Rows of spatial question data
—————

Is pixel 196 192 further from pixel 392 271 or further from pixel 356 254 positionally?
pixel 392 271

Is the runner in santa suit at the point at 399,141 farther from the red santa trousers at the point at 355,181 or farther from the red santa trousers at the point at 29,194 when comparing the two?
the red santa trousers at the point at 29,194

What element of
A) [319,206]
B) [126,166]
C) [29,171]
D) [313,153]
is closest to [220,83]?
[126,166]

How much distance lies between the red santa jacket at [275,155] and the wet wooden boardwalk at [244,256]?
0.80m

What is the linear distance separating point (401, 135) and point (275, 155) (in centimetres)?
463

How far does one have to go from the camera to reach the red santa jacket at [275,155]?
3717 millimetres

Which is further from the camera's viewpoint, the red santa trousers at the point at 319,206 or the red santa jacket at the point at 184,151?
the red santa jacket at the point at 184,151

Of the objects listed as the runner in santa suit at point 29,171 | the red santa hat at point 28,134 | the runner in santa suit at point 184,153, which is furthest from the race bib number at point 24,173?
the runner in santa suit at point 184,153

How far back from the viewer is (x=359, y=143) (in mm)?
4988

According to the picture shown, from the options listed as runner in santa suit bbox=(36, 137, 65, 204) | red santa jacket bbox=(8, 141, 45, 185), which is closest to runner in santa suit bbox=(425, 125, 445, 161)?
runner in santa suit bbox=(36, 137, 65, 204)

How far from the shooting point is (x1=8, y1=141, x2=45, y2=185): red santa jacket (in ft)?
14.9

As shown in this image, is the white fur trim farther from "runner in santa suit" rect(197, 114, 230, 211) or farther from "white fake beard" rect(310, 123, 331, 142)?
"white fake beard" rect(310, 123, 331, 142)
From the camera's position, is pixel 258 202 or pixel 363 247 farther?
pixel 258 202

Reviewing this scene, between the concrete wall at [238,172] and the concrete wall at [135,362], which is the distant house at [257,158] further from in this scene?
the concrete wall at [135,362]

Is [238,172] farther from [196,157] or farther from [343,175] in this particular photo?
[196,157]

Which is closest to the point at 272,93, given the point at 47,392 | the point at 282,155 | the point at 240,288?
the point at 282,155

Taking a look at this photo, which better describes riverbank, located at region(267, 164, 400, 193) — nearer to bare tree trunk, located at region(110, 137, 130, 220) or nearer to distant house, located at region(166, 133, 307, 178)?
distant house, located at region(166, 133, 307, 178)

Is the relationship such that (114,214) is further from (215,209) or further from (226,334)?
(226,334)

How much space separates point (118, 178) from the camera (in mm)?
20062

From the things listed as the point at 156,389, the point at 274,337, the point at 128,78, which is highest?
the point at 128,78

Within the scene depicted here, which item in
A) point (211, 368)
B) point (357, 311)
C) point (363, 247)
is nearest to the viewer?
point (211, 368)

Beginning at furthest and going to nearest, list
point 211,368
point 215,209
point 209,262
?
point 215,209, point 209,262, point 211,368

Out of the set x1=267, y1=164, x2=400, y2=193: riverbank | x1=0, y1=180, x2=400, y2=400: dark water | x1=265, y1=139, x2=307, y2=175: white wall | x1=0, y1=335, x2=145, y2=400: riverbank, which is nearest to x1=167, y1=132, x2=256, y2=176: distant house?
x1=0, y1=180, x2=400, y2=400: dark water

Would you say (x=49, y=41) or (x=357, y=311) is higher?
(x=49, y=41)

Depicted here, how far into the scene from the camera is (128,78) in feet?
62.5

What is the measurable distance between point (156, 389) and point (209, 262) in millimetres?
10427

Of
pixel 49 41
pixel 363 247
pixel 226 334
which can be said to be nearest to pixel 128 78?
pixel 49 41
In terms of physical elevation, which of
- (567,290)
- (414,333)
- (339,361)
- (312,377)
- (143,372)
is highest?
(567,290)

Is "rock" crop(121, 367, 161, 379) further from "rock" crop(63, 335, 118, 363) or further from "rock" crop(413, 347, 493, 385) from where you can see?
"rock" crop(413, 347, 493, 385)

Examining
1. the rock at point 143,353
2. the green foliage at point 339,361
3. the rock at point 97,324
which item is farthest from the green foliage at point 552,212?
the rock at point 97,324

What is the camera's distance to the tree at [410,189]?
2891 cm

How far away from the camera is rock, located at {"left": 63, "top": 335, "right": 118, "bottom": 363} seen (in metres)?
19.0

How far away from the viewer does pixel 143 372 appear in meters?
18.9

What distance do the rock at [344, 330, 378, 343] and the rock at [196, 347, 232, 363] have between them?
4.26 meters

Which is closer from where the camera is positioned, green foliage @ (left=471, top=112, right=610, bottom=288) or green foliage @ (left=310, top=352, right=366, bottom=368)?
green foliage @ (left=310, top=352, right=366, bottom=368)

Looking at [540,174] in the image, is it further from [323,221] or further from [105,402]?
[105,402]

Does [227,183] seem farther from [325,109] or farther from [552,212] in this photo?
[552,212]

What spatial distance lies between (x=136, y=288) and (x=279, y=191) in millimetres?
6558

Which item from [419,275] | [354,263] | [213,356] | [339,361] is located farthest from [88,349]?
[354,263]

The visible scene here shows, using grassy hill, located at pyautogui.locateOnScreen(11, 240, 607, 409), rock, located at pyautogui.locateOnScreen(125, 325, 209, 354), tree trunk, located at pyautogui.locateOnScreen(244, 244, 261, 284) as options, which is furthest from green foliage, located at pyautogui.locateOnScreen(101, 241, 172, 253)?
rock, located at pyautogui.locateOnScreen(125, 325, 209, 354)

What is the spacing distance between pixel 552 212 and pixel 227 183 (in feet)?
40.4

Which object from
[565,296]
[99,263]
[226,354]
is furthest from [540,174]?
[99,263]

—————

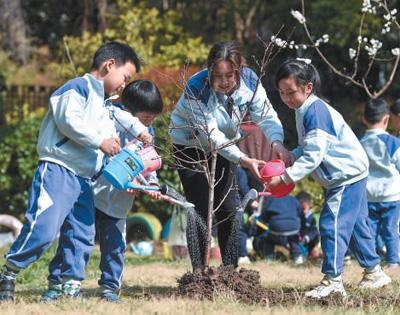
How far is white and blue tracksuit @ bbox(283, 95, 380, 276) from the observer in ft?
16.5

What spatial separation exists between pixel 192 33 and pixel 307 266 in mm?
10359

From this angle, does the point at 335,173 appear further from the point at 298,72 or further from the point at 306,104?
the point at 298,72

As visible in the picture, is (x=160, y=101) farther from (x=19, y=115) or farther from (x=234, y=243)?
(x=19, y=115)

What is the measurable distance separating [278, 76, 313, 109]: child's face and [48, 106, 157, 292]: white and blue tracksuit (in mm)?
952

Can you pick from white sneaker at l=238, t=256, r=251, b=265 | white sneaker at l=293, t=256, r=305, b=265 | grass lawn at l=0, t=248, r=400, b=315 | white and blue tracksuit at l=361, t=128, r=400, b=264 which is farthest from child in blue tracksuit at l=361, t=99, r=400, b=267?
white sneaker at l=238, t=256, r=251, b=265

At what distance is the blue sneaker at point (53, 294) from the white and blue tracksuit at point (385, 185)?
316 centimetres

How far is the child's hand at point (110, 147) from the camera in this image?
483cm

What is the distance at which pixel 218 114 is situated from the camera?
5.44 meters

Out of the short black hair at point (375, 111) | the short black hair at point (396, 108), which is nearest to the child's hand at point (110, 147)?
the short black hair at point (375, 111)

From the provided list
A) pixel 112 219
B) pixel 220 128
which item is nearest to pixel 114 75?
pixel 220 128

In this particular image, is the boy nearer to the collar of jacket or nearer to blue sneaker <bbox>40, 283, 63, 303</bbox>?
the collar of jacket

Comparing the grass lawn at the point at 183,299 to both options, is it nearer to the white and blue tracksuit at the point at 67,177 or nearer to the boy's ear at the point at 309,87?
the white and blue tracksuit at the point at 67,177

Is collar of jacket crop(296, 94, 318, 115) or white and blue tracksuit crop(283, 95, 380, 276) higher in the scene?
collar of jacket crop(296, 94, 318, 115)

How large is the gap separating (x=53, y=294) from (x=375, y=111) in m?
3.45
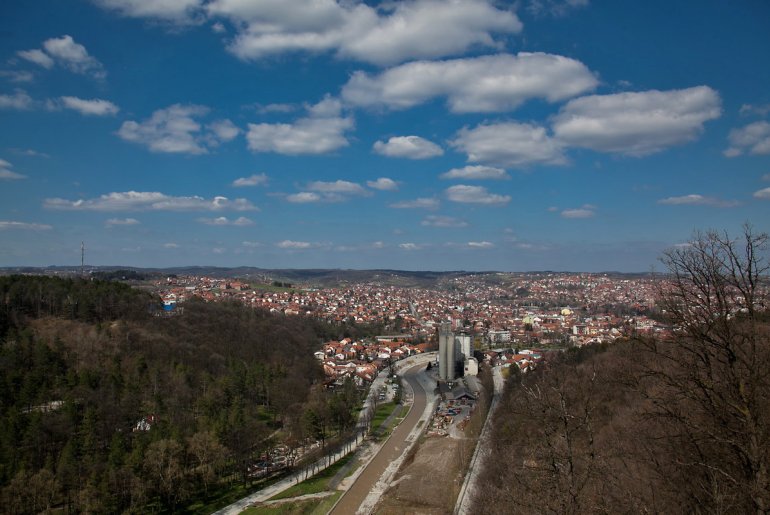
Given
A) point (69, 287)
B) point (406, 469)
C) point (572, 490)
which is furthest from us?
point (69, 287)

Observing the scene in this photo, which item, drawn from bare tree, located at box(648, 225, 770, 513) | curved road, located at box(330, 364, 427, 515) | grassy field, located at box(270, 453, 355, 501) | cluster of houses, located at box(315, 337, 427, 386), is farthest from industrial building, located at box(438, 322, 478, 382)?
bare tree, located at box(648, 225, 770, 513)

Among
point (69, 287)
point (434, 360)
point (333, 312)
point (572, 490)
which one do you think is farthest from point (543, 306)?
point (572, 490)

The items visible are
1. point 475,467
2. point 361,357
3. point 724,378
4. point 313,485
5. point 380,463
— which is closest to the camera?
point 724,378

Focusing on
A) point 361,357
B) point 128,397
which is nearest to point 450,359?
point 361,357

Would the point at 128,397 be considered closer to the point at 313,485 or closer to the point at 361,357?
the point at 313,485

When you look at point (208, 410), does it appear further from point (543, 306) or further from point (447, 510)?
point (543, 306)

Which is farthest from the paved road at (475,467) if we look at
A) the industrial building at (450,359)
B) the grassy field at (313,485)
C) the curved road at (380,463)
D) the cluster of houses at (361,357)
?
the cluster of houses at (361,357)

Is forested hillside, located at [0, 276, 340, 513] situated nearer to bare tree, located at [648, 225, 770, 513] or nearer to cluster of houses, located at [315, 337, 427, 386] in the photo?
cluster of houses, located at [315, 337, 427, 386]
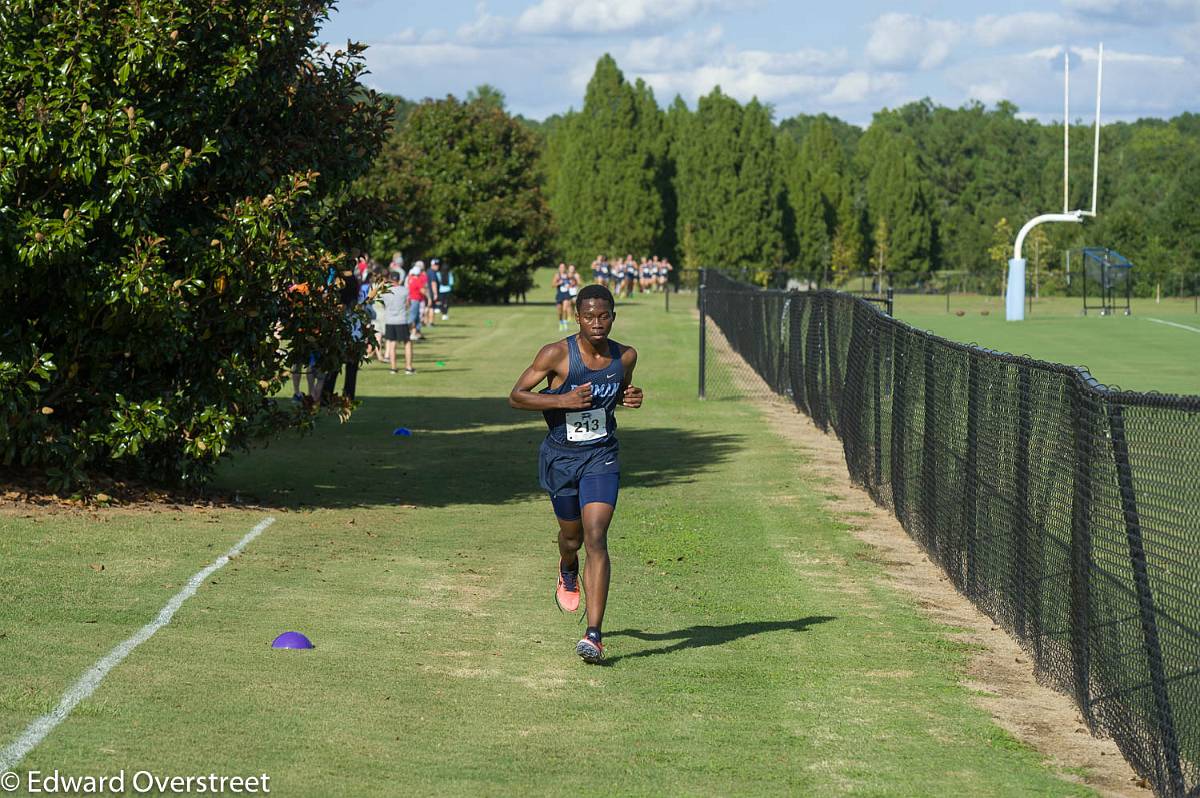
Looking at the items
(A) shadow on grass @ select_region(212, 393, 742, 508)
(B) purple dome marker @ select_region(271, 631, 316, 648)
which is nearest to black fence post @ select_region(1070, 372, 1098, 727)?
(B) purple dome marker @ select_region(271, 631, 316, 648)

—————

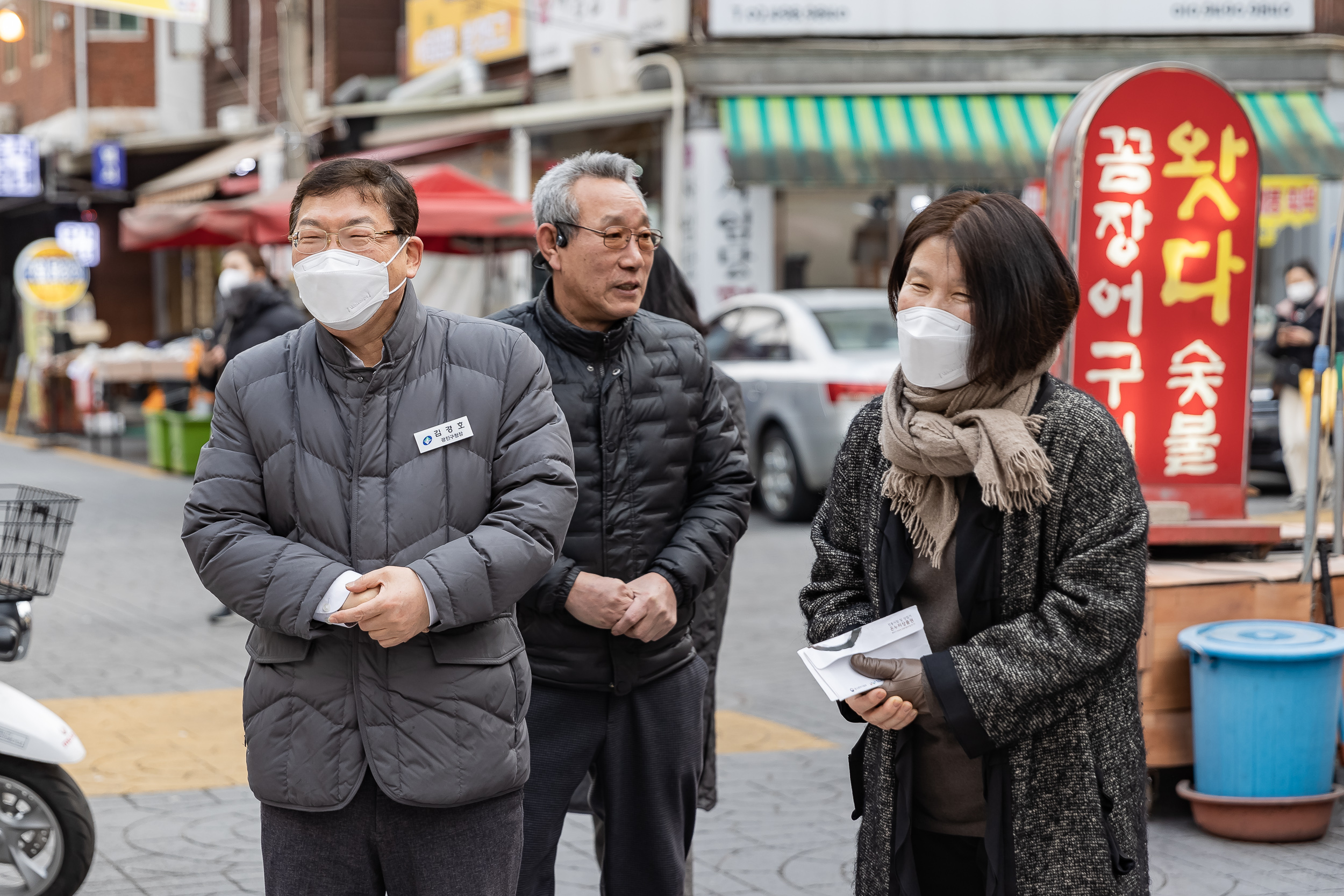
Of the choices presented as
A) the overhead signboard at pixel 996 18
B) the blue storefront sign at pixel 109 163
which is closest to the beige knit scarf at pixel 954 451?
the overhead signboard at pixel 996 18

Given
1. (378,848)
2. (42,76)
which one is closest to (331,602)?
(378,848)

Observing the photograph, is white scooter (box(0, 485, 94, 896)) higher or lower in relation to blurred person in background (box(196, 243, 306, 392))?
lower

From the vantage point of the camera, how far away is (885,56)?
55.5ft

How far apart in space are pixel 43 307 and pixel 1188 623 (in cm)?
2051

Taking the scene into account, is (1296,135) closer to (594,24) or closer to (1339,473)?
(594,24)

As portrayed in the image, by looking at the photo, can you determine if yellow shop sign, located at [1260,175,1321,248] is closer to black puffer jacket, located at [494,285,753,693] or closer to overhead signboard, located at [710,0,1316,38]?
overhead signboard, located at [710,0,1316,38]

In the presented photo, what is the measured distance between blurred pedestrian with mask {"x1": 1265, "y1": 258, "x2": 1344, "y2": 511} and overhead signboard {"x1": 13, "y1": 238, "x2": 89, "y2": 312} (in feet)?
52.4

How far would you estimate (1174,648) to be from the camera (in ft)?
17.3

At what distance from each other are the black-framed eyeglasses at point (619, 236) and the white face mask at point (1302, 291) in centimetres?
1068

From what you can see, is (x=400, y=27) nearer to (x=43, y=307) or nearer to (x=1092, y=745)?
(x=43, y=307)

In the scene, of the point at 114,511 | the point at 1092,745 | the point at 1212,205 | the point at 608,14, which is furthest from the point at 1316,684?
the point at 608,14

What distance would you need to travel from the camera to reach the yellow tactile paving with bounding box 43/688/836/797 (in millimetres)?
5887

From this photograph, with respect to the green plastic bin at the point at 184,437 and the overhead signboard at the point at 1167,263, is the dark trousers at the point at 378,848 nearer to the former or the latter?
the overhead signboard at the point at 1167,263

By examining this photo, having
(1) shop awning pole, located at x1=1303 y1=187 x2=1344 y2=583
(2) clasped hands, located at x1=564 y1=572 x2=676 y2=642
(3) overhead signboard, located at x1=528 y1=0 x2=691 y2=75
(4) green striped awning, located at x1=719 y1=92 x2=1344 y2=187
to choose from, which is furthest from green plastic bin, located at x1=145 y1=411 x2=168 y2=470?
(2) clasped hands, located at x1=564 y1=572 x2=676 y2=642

—————

Return each line in the items above that contains the string "lawn", matching case exactly.

Can you pick from white sneaker at l=238, t=256, r=251, b=265 | white sneaker at l=293, t=256, r=305, b=265 | grass lawn at l=0, t=248, r=400, b=315 | white and blue tracksuit at l=361, t=128, r=400, b=264 which is farthest from child in blue tracksuit at l=361, t=99, r=400, b=267?
Comparing the grass lawn at the point at 183,299 to both options, is it nearer to the white and blue tracksuit at the point at 67,177 or nearer to the boy's ear at the point at 309,87?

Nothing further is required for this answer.